| MATERIAL FOR THIS EXERCISE |
****************************************

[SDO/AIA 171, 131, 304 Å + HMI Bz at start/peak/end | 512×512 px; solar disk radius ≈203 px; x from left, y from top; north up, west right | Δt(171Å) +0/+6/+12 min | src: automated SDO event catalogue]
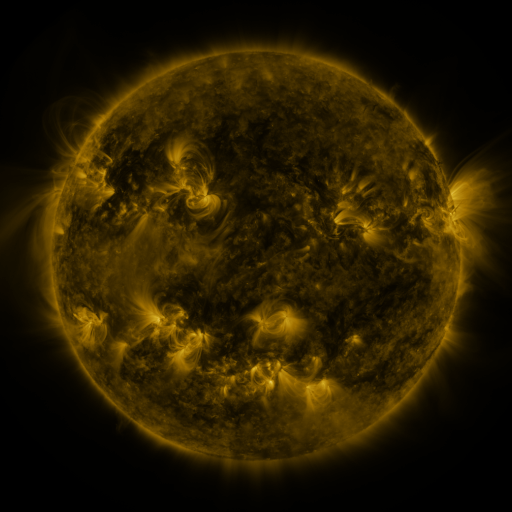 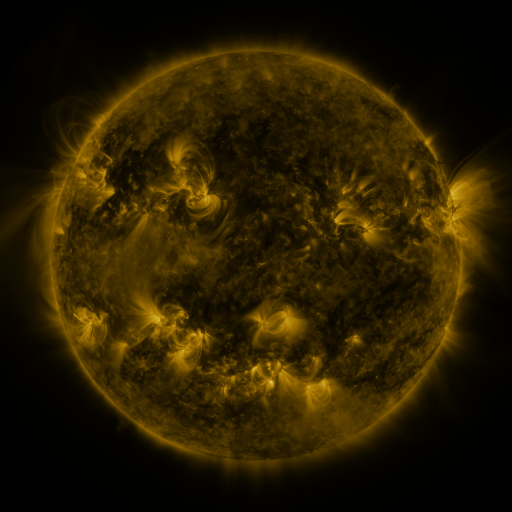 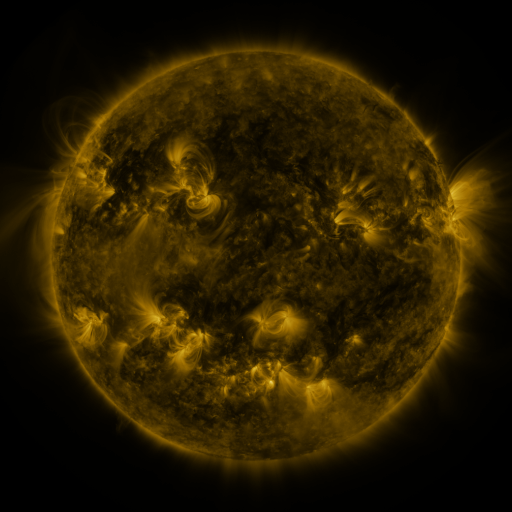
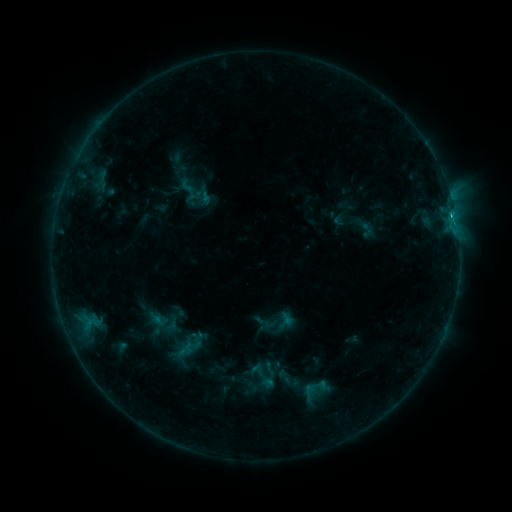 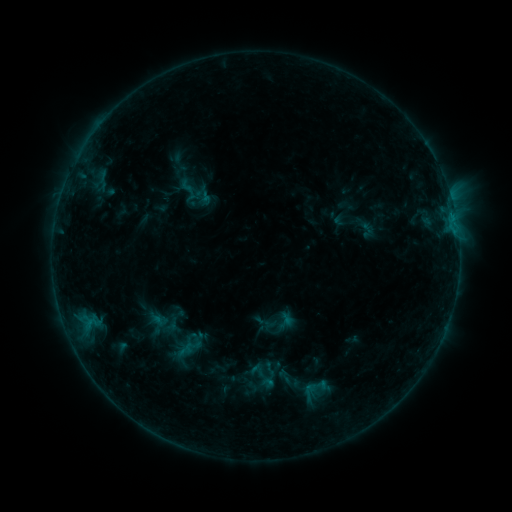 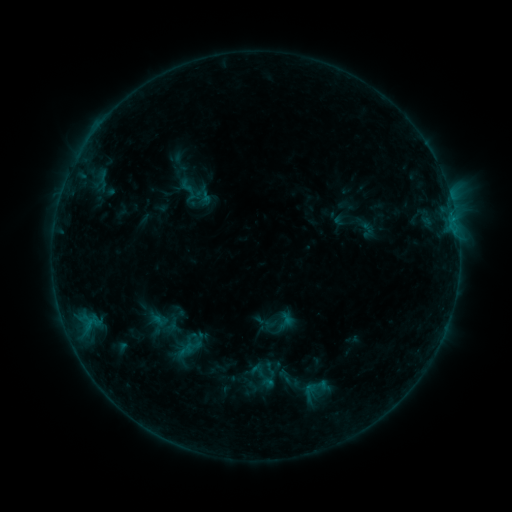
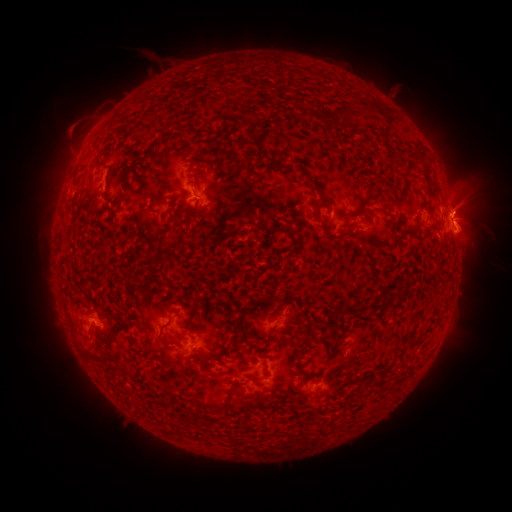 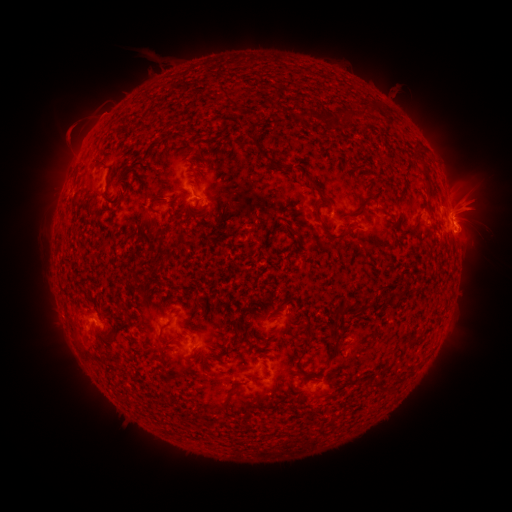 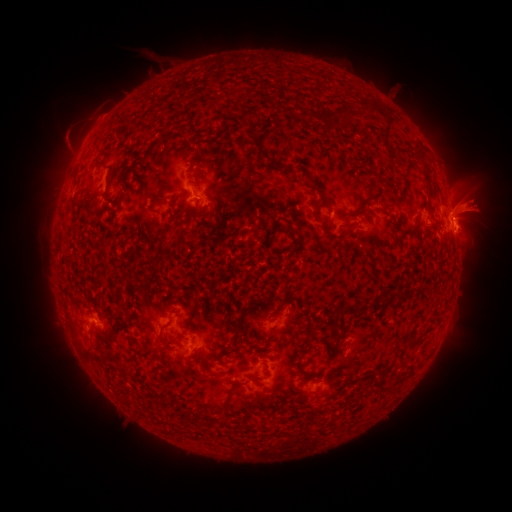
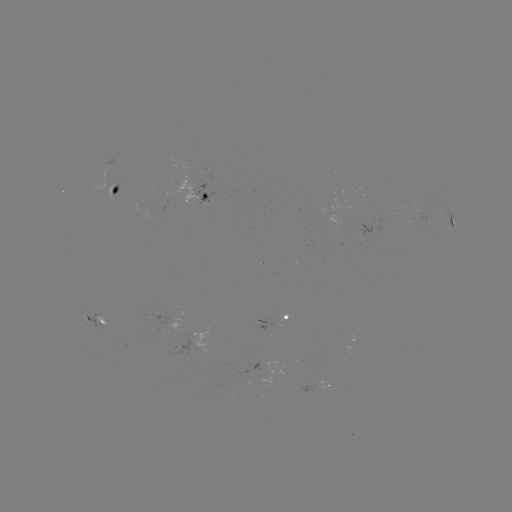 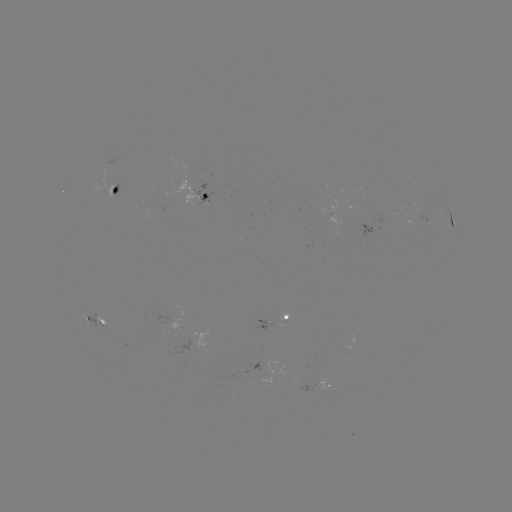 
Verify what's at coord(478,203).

****************************************

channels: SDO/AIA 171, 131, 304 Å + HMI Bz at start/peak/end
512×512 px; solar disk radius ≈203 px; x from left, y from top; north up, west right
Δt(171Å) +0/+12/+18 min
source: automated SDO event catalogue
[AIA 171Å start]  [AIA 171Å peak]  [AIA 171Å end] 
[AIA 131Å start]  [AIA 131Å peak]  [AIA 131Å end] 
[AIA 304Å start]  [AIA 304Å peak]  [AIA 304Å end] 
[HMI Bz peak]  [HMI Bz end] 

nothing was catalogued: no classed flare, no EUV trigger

****************************************

| WORK INSTRUCTIONS |
Output the stretch of the records from the line containing "channels: SDO/AIA 171, 131, 304" through the line containing "nothing was catalogued: no", both included, as a Markdown table with the columns Row and Text, giving each line a row number and leaving out blank lines.

| SOLUTION TO THE PROBLEM |
| Row | Text |
|---|---|
| 1 | channels: SDO/AIA 171, 131, 304 Å + HMI Bz at start/peak/end |
| 2 | 512×512 px; solar disk radius ≈203 px; x from left, y from top; north up, west right |
| 3 | Δt(171Å) +0/+12/+18 min |
| 4 | source: automated SDO event catalogue |
| 5 | [AIA 171Å start]  [AIA 171Å peak]  [AIA 171Å end]  |
| 6 | [AIA 131Å start]  [AIA 131Å peak]  [AIA 131Å end]  |
| 7 | [AIA 304Å start]  [AIA 304Å peak]  [AIA 304Å end]  |
| 8 | [HMI Bz peak]  [HMI Bz end]  |
| 9 | nothing was catalogued: no classed flare, no EUV trigger |